AVAILABLE DATA -
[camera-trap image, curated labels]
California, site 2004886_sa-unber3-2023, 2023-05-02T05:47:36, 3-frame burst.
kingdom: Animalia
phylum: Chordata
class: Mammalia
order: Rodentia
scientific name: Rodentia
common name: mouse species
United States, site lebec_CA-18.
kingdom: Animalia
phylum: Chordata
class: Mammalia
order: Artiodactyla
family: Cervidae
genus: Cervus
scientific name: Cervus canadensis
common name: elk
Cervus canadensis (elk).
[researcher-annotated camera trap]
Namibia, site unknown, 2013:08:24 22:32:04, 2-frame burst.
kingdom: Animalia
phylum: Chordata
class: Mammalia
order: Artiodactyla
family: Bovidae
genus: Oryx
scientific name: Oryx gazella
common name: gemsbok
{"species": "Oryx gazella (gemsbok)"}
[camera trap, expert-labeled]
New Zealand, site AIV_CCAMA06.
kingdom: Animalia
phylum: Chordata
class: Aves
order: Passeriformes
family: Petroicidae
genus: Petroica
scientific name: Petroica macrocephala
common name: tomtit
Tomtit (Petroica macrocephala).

WHAT YOU SHOULD DO - Copy the data above in its entirety, exactly as given.

TASK RESULT -
[camera-trap image, curated labels]
California, site 2004886_sa-unber3-2023, 2023-05-02T05:47:36, 3-frame burst.
kingdom: Animalia
phylum: Chordata
class: Mammalia
order: Rodentia
scientific name: Rodentia
common name: mouse species
United States, site lebec_CA-18.
kingdom: Animalia
phylum: Chordata
class: Mammalia
order: Artiodactyla
family: Cervidae
genus: Cervus
scientific name: Cervus canadensis
common name: elk
Cervus canadensis (elk).
[researcher-annotated camera trap]
Namibia, site unknown, 2013:08:24 22:32:04, 2-frame burst.
kingdom: Animalia
phylum: Chordata
class: Mammalia
order: Artiodactyla
family: Bovidae
genus: Oryx
scientific name: Oryx gazella
common name: gemsbok
{"species": "Oryx gazella (gemsbok)"}
[camera trap, expert-labeled]
New Zealand, site AIV_CCAMA06.
kingdom: Animalia
phylum: Chordata
class: Aves
order: Passeriformes
family: Petroicidae
genus: Petroica
scientific name: Petroica macrocephala
common name: tomtit
Tomtit (Petroica macrocephala).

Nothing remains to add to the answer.